« Signalgate » : un juge états-unien ordonne à l’administration Trump de conserver les messages divulgués par erreur à un journaliste

Le magazine « The Atlantic » avait publié, mercredi, la quasi-intégralité de la conversation ultraconfidentielle de hauts responsables de l’administration Trump sur des plans de frappes contre les houthistes au Yémen, à laquelle son rédacteur en chef avait été ajouté par erreur. (Source : AFP)

Un juge a ordonné, ce jeudi 27 mars, à l’administration Trump, de conserver les messages de la conversation dans laquelle les lieutenants du président états-unien parlent de frappes militaires à venir, dans ce qui représente une spectaculaire faille de sécurité.

L’affaire qui secoue Washington depuis lundi a été révélée par le rédacteur en chef du magazine « The Atlantic », Jeffrey Goldberg, ajouté par erreur à ce groupe de discussion sur l’application chiffrée « Signal », où les plus hauts responsables états-uniens évoquent des opérations contre les rebelles houthistes du Yémen.

Une association de défense de la transparence, « American Oversight », a porté plainte, mercredi, contre les éminents membres du « tchat » le chef du Pentagone Pete Hegseth, le vice-président des Etats-Unis d’Amérique, J. D. Vance, ou encore patron de la CIA, John Ratcliffe , les accusant d’avoir contrevenu à l’obligation d’archiver tout document officiel. L’ONG souligne que les messages apparaissant sur les copies d’écran publiées par le magazine contiennent un symbole prouvant qu’ils allaient s’autodétruire au bout d’un certain temps.

A l’issue d’une audience de référé, un juge fédéral a ordonné à ceux qui sont inclus dans la conversation de « faire tout leur possible pour conserver toutes les communications sur Signal du 11 au 15 mars 2025 ».

La première date correspond à la création du groupe par le conseiller à la sécurité nationale, Mike Waltz, et la seconde aux frappes états-uniennes contre les houthistes du Yémen. Durant tout ce temps, le journaliste Jeffrey Goldberg a eu accès aux discussions au plus haut sommet de l’Etat états-unien sur l’intérêt d’une telle action militaire et ses détails opérationnels.

Conservation déjà en cours

Le juge James Boasberg déjà vertement critiqué par Donald Trump pour ses décisions dans une affaire d’expulsions – a également demandé, ce jeudi, à l’exécutif états-unien de montrer d’ici à lundi qu’il « a pris des mesures pour une telle conservation ». La représentante de l’Etat a assuré qu’elle « travaill[ait] » déjà avec les ministères « pour préserver les documents qu’ils ont ».

Alors que Donald Trump a estimé qu’il était « scandaleux » d’avoir attribué le dossier au juge Boasberg, celui-ci a rappelé en début d’audience qu’il avait été désigné de manière aléatoire. Le président républicain n’avait pas supporté la décision du juge fédéral de suspendre des expulsions de membres présumés d’un gang vénézuélien, décidées par l’exécutif en vertu d’une loi d’exception utilisée jusqu’alors uniquement en temps de guerre.

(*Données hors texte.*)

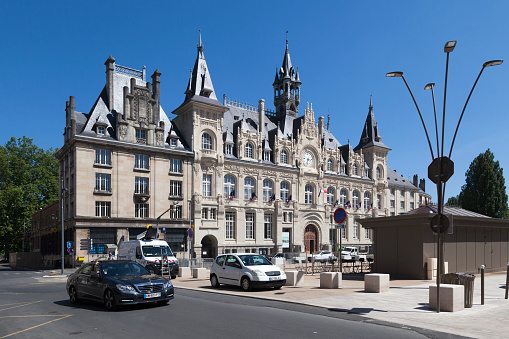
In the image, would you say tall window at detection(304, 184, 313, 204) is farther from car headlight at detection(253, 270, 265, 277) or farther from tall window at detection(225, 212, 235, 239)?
car headlight at detection(253, 270, 265, 277)

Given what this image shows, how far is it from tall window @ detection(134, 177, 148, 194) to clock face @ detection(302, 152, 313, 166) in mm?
25234

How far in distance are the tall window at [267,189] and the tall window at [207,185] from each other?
8780 millimetres

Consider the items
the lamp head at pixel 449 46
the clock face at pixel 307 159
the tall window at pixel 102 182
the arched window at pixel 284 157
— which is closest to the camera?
the lamp head at pixel 449 46

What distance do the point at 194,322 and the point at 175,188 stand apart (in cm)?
4140

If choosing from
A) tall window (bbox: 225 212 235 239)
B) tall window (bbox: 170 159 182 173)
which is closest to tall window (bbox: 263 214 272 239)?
tall window (bbox: 225 212 235 239)

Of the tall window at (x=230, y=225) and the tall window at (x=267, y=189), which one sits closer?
the tall window at (x=230, y=225)

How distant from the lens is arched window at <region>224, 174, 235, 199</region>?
56281 millimetres

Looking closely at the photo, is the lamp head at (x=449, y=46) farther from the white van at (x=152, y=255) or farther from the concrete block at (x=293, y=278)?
the white van at (x=152, y=255)

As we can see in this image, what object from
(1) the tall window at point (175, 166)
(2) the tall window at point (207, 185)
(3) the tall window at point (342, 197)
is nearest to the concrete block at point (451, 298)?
(1) the tall window at point (175, 166)

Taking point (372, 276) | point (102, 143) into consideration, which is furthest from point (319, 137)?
point (372, 276)

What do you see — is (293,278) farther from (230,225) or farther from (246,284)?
(230,225)

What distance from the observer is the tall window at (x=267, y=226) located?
2336 inches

L’opposition démocrate, arguant que la vie de soldats états-uniens aurait pu être mise en danger, réclame la démission du ministre de la défense, Pete Hegseth. Mais Donald Trump, qui dénonce une « chasse aux sorcières », a soutenu ce dernier. La perspective d’une enquête interne du Pentagone « ne [l]e dérange pas », a-t-il cependant dit, mercredi, à des journalistes. Son chef de la diplomatie, Marco Rubio, a aussi reconnu une « grosse erreur ».

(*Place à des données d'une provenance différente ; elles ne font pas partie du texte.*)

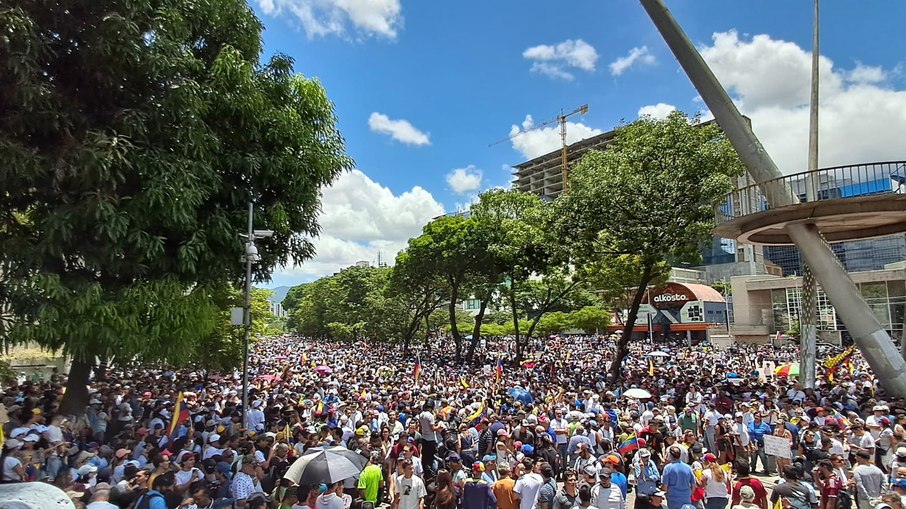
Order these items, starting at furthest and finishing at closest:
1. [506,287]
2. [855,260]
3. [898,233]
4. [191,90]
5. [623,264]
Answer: [855,260] < [506,287] < [623,264] < [898,233] < [191,90]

« Nous n’avons jamais nié que c’était une erreur »

Deux sénateurs états-uniens de poids, un démocrate et un républicain, ont justement demandé, ce jeudi, à l’inspecteur général du Pentagone de « mener une enquête » sur cette stupéfiante faille de sécurité. « S’il est vrai, cet article suscite des interrogations sur l’usage de réseaux non sécurisés pour parler d’informations confidentielles et secret-défense », écrivent les sénateurs Roger Wicker et Jack Reed dans une lettre.

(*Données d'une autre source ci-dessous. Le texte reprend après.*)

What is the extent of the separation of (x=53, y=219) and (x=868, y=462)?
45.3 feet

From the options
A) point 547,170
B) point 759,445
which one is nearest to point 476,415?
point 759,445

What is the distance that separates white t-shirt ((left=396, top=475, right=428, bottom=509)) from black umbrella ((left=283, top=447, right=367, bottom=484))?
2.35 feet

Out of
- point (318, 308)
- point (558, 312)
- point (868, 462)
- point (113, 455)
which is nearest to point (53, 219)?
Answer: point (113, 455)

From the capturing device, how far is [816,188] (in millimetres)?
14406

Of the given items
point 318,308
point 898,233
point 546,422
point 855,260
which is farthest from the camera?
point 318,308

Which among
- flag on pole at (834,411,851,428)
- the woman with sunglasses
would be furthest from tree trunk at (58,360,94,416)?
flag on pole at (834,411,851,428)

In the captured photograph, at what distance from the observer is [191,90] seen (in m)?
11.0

« Nous n’avons jamais nié que c’était une erreur », a déclaré, jeudi, la porte-parole de la Maison Blanche, Karoline Leavitt, rappelant que Mike Waltz avait assumé publiquement sa « responsabilité » pour avoir ajouté ce journaliste dans cette discussion.

Mais il y a peu de chances de voir s’ouvrir une enquête pénale sur l’affaire. La ministre de la justice, Pam Bondi, a assuré qu’il « s’agissait d’informations sensibles mais pas classées secret-défense ».

Les houthistes affirment que ces frappes états-uniennes, qui visent à mettre un terme à leurs attaques contre les navires empruntant les routes commerciales de la mer Rouge, ont fait une cinquantaine de morts et une centaine de blessés.